In 1966, Charles Kao of STC's Standard Telecommunication Laboratories in Harlow demonstrated that light rather than electricity could be used to transmit speech and (more importantly) data accurately at very high speeds. Again materials technology took time to catch up, but by 1977 a commercial fibre optic link had been installed in England. Within ten years BT abandoned metal cables except at the subscriber's premises. Before STC's demise, its plant at Wednesbury Street, Newport came to dominate the recabling of the UK public telephone system.

In telephone switching apparatus, STC (New Southgate) was also a major player. In 1971 the company installed a fully digital (PCM) controlled telephone exchange at Moorgate in the City of London. It was a tandem exchange, switching PCM multiplexes between several other exchanges. Until 1980, STC's TXE4 analogue electronic switch was an early replacement for electro-mechanical systems. Before a politically engineered withdrawal in 1982, STC and its (now equally defunct) partners Plessey and GEC, developed the fully digital System X switch which is still in service in the UK as of 2005.

===Decline and sale===
ITT Corporation needed to raise cash to fund continued development of its System 12 telephone switching system and sold off all but a minority shareholding of STC between 1979 and 1982.

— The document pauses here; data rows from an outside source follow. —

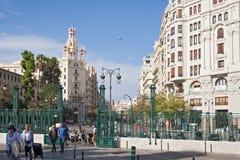 Дома на квадрате перед главным вокзалом в Валенсии, Испании Стоковые Фотографии RF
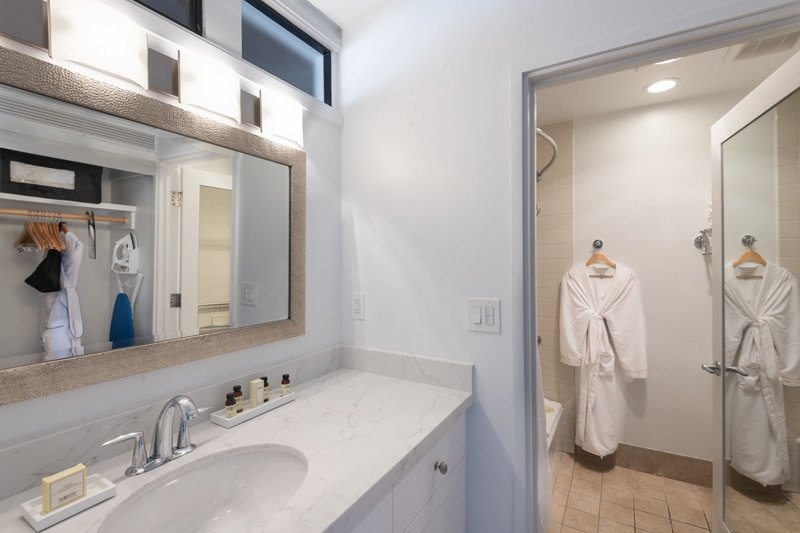 La Jolla Shores Hotel: La Jolla Suite bathrooms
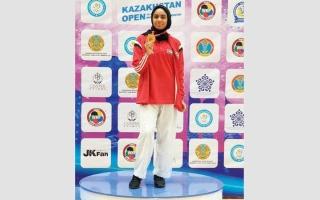 الصورة: سارة العامري تنتزع ذهبية بطولة كازاخستان المفتوحة للكاراتيه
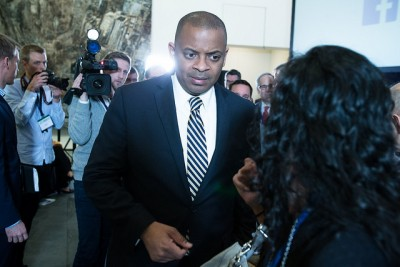 US Secretary of Transportation Anthony Foxx appeared at a Norwegian government conference on climate and transport issues on Thursday. He didn't want to talk much about Norwegian Air's controversial efforts to launch new flights between European and US airports. PHOTO: Samferdselsdepartementet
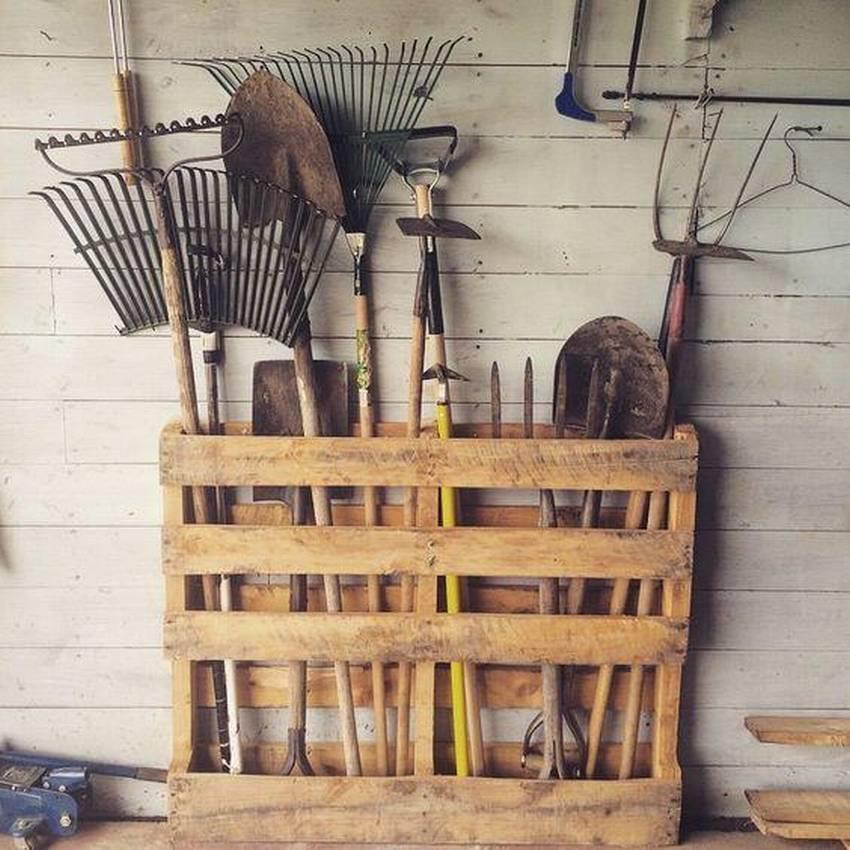 Хранение инструментов на даче: системы, контейнеры, уход, своими руками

With developments in computer technology influencing and stimulating telecoms, the buzzword of the late 1980s became "convergence". An attempt to enter the mainframe computer market with the takeover of ICL led to financial strains. The rationale was the convergence of computing and telecoms but the vision was too early. Almost immediately, STC had financial problems and ICL was ring-fenced to preserve it as a profit centre. By 1991, with an ageing workforce, loss of business from the newly privatised BT, production spread over too many expensive sites and no clear leadership succession to its former chairman, Sir Kenneth Corfield, STC was bought by Canadian company Northern Telecom (Nortel).

==Operations==
The company was based in the United Kingdom but also had an operation in Australia, which was acquired by Alcatel Australia in 1987.